Die katatastrophale Hurrikan-Saison wird nach Einschätzung der Münchener Rück die Versicherungswirtschaft noch teurer kommen als erwartet. Bei dem Rückversicherer rechnet man mit bis zu 60 Milliarden Dollar Schaden. Die Preise müssten angepasst, der Klimawandel mit einkalkuliert werden.


Hurrikan "Rita": "Preise der Klimaveränderung anpassen"
DPA

Hurrikan "Rita": "Preise der Klimaveränderung anpassen"

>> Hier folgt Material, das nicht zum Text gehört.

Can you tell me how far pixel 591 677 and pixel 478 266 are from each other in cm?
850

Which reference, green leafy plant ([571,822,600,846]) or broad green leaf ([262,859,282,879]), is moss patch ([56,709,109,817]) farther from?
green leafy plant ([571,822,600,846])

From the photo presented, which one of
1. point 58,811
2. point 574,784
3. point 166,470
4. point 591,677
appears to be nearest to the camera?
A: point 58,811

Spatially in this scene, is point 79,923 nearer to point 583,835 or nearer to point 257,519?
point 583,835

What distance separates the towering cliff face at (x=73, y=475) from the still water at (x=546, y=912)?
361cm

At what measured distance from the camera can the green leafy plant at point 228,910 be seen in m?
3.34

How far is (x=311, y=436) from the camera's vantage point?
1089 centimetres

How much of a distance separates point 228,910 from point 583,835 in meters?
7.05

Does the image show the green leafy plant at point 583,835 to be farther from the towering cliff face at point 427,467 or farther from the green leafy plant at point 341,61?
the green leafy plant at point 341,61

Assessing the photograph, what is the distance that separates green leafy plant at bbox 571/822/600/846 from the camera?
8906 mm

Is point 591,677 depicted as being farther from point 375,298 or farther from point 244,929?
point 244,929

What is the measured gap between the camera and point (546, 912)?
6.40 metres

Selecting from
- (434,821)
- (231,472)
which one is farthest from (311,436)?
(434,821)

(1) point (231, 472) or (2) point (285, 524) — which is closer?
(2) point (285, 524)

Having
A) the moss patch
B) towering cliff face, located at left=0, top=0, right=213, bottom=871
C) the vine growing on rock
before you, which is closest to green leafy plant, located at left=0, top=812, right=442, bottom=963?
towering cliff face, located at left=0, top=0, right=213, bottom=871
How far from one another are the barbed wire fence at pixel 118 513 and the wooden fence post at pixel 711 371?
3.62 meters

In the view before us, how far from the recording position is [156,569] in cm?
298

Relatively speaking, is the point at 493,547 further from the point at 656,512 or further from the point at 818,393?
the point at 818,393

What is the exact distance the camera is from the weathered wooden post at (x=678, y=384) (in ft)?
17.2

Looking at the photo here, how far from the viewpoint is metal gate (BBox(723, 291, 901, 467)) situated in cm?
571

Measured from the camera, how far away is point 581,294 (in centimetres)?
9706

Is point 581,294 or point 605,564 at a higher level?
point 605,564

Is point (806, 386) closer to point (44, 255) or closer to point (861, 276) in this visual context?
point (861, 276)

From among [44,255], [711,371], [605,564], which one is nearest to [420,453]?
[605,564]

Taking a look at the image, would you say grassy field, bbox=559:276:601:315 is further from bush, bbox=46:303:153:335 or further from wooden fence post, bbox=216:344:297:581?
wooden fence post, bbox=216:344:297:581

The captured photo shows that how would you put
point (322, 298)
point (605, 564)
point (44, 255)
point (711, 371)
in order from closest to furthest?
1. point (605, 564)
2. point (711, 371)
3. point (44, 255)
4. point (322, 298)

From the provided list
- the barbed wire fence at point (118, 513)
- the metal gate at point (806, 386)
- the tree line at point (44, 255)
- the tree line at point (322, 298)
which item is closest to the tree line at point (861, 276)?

München - Die diesjährige Hurrikan-Saison werde für die Versicherungswirtschaft noch deutlich teurer werden als die bisherige Rekordsaison 2004, glaubt man bei der Münchener Rück. "Die versicherten Schäden werden zur Zeit zwischen 20 und 60 Milliarden Dollar geschätzt", sagte der Leiter der Georisikoforschung des weltgrößten Rückversicherers, Peter Höppe, dem "Tagesspiegel am Sonntag". Im Vorjahr musste die Branche insgesamt Schäden in Höhe von etwa 30 Milliarden Dollar tragen. Wie groß der Schaden durch den Hurrikan "Rita" sein wird, lässt sich laut Höppe noch nicht beziffern.

Der Konzern will mit einer verschärften Preispolitik und verbesserten Risikoberechnungen auf die Häufung von Naturkatastrophen reagieren. "Unser Geschäft bleibt auch weiterhin möglich, aber wir müssen Preise und Bedingungen den Veränderungen des Klimas anpassen", sagte Höppe. Künftig wollen die Georisiko-Experten bei Schadenberechnungen nicht mehr ausschließlich mit langjährigen Mittelwerten kalkulieren, sondern durch die Klimaänderung hervorgerufene Trends der vergangenen Jahre und sich abwechselnde natürliche Kälte- und Wärmephasen in der Geschichte verstärkt berücksichtigen.